=== PASSAGE ===
########
Big Data is a Big Bust! (Unless You Do the Little Things First)
Big data is the current buzz word and is all the rage. Big data this, big data that – I think even the Girl Scouts announced a big data initiative recently. This truly is great news, and I have been preaching the value of data as an enterprise asset for years! Back then, it was hard to get anyone willing to listen about good old regular enterprise data, as no one wanted to put in the work, and more specifically spend the money.
Big data has made data a “cool kid” again and is a logical next step in the analytics lifecycle. One of the benefits of big data as opposed to standard data warehousing, business intelligence (BI), and analytics is that it removes responsibility for some of the classic required data management functions, specifically around data integration and aggregation.
But many people seem to be taking this a step further and are ignoring data management entirely. For example, The Centers for Medicare & Medicaid Service (CMS) announced last month that it was withholding one-third of submitted records on drug and device industry payments to physicians and teaching hospitals because of suspected inaccuracies with data included on its Open Payments website.
The problem? Data from physicians with the same or similar names were getting co-mingled. FOR ONE THIRD OF THE DATA! This is a long-standing, classic, data management problem, and revolves around Master Data Management (MDM).
Big data not only (still) requires many classic data management functions such as data quality, MDM, and data governance, it makes the problem exponentially bigger due to the increase in the inherent size of the data sets. Inversely data issues also become LESS visible in the raw data due to the larger data volumes, and often aren’t found until the data is consumed.
########
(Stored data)

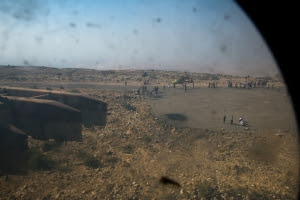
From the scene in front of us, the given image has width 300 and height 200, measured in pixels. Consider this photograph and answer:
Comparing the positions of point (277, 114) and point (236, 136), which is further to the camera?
point (277, 114)

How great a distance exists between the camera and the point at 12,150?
42.3ft

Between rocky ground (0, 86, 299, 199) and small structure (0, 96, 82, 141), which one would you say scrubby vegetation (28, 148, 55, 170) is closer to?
rocky ground (0, 86, 299, 199)

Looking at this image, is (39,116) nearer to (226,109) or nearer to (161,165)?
(161,165)

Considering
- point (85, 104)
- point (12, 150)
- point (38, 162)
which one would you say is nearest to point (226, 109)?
point (85, 104)

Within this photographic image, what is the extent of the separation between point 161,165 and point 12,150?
8825 mm

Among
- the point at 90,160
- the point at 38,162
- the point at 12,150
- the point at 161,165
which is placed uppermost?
the point at 12,150

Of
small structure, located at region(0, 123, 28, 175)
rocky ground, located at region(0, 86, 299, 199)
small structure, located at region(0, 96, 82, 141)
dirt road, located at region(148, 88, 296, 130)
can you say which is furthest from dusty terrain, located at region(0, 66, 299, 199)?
small structure, located at region(0, 96, 82, 141)

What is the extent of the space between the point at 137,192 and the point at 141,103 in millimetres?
20365

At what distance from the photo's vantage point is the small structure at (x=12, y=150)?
40.9 feet

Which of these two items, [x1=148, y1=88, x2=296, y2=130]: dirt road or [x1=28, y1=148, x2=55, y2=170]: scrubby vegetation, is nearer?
########
=== ASSIGNED TASK 1 ===
Copy the big data article from "Big data has" to "Open Payments website.", switching "data management" to "information management".
=== ASSIGNED TASK 2 ===
Continue the big data article from the point where it stops.
These records are separate material and do not belong to the big data article.

=== TASK RESPONSE 1 ===
Big data has made data a “cool kid” again and is a logical next step in the analytics lifecycle. One of the benefits of big data as opposed to standard data warehousing, business intelligence (BI), and analytics is that it removes responsibility for some of the classic required information management functions, specifically around data integration and aggregation.
But many people seem to be taking this a step further and are ignoring information management entirely. For example, The Centers for Medicare & Medicaid Service (CMS) announced last month that it was withholding one-third of submitted records on drug and device industry payments to physicians and teaching hospitals because of suspected inaccuracies with data included on its Open Payments website.

=== TASK RESPONSE 2 ===
The focus is often on the technology while trying to ignore the underlying data quality issues. This allows you to process your data faster, but quality will actually diminish. Many people do not realize that a historical file with a permanent key has to be constantly monitored to detect possible data conflicts (e.g. suddenly a “JR” pops up in one of the names) in order to keep data quality from “snowballing”. This is quite different from files that are produced for one-time use, or a retrospective dataset representing a slice of time in the past.
Data is a living, breathing thing, and as such, needs constant care and attention. Data quality, MDM and other data management functions are not a one-time event, but rather an ongoing process.
The goal is trusted data. And even more than a goal, it is a requirement. If people don’t trust the data, you have lost them and it is very hard to get them back. And data doesn’t just support reporting and analytics, it supports your systems, executive decision making, and the monitoring of the core health of your organization.
Big data is the future, but please make sure that you take baby steps and start with the basics first.